Pozwany jest następcą prawnym banku, z którym powódka zawarła umowę kredytową. (okoliczność bezsporna)

Zgodnie z oświadczeniem Rzecznika (...) zawierającym pogląd istotny dla sprawy, kredyt udzielony pozwanym w niniejszej sprawie udzielony został w PLN i miał być spłacany w PLN. Indeksacja wynikająca z umowy, prowadząca do zmiany wysokości świadczenia w zależności od kształtowania się kursu waluty obcej ( (...)), stanowi w istocie wariant waloryzacji uregulowanej w art. 358 1 §2 k.c.

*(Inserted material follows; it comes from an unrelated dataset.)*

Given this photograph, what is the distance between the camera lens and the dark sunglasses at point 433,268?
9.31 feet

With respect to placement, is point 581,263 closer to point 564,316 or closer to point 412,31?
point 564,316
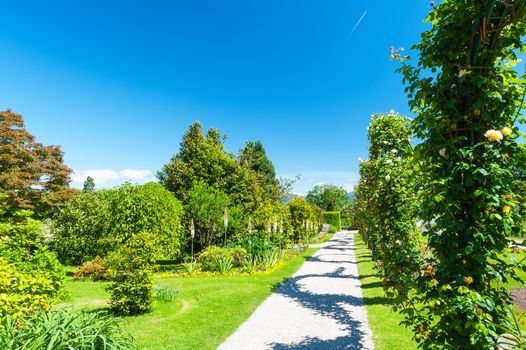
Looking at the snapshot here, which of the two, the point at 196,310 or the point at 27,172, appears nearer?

Klauzule waloryzacyjne w zawartej przez strony umowie:

- mają charakter blankietowy;

- nie spełniają warunku formalnej i materialnej przejrzystości i transparentności postanowień umowy;

- odwołują się do miernika wartości nie mającego charakteru obiektywnego i zewnętrznego gdyż odwołanie następuje do kursów kupna i sprzedaży (...) obowiązujących
u kredytodawcy (a więc ustalanych przez niego jednostronnie i samodzielnie);

- powodują, iż nikt (a zwłaszcza kredytobiorca) poza kredytodawcą nie jest w stanie w żaden sposób zweryfikować zasad, wedle których następuje ustalenie kursów walut,
a w konsekwencji wysokości rat kapitałowo-odsetkowych. Jednocześnie nawet ewentualne wytłumaczenie mechanizmu należy uznać za niewystarczające gdyż zasady nie wynikają
z umowy, a zatem są nieweryfikowalne i przeciętny konsument-kredytobiorca nie ma wiedzy w tym zakresie wynikającej z łączącego strony stosunku prawnego;

- powodują pobieranie przez kredytodawcę dodatkowego zysku poprzez stosowanie niejednolitego miernika wartości, co powoduje, że kredytobiorca obowiązany jest do zapłaty wyższych rat kapitałowo-odsetkowych, nawet wówczas, kurs waluty – rzekomo będący przyjętym przez strony miernikiem wartości i podstawą waloryzacji świadczenia – w ogóle nie uległ zmianie na przestrzeni wykonywania umowy i spłaty kredytu. W tym zakresie, nie tylko językowa treść klauzul waloryzacyjnych ma abuzywny charakter lecz cały mechanizm ich łącznego zastosowania, który właśnie należy rozumieć jako – nieuczciwą w ocenie Rzecznika (...) regułę postępowania wynikającą z klauzul waloryzacyjnych.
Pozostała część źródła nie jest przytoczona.